All-you-can-eat buffets will always be popular with big eaters and bargain hunters (or at least the part of the Venn diagram where the two groups overlap), but lately there's been a new twist to the concept. One of the fastest-growing restaurant chains a few years ago was a DIY seafood boil restaurant called Crab Du Jour, while similar restaurants like The Boiling Crab are also thriving. There are choose-your-own-adventure Mongolian barbecue chains like Genghis Grill and Hu Hot, as well as popular Korean restaurant chains like KPot, where you can design either a bento box plate or a hot pot. One mini-chain called Fire + Ice, however, is fairly unique in that while it offers the same type of interactive dining, it features several different types of cuisine.

Fire + Ice has four locations, three in California (Anaheim, Lake Tahoe, and San Francisco) and one on the East Coast (Boston). All have the same kind of menu, though, as well as the same concept: Choose your ingredients and watch as they're cooked right in front of you. As this is a buffet restaurant, you're free to go back for seconds, and on your next trip, you can pick an entirely different type of cuisine. There are four main types to explore: Asian (your standard rice or noodle stir fry); Latin (tacos, quesadillas, and other tortilla-based entrees); Italian (pasta), and American (wings, barbecue, and burgers).

If you're not feeling creative, the restaurant has recipe suggestions

Sure, you can absolutely freestyle your order, and even mix-and-match: pulled pork pasta with pico de gallo? Sure, go for it. If you don't want to shoulder all of the responsibility for creating your own recipe, however, Fire + Ice has a number of suggestions posted on its website. These include steak and mushroom fajitas with rice or tortillas; fettuccine with marinara and meatballs; a ramen bowl with chicken thighs, broccoli, and teriyaki sauce; and a burger topped with macaroni and cheese and bacon.
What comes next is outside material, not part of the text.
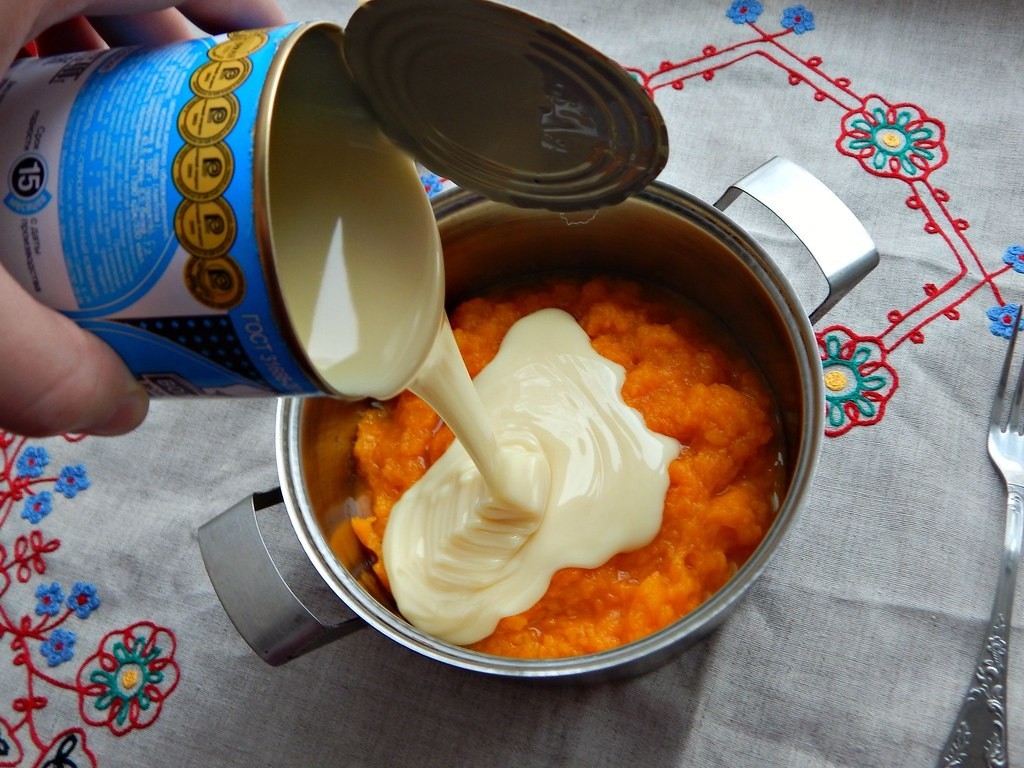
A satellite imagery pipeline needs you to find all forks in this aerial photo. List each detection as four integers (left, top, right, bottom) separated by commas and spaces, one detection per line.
934, 306, 1023, 768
Some Tripadvisor reviewers also mention their favorite combos — one user paired a cheesy chicken sandwich with potstickers, while another enjoyed bow tie pasta with an assortment of seafood and vegetables topped with Thai red curry sauce. Overall, the chain seems to have pretty positive reviews, although some find the atmosphere a bit too frenetic. (The best all-you-can-eat buffet chains aren't optimal for calm, peaceful dining.) Some diners may worry about food allergies since everything is cooked on the same grill, but a patron at the Anaheim location noted you can request your order be prepared separately in the back.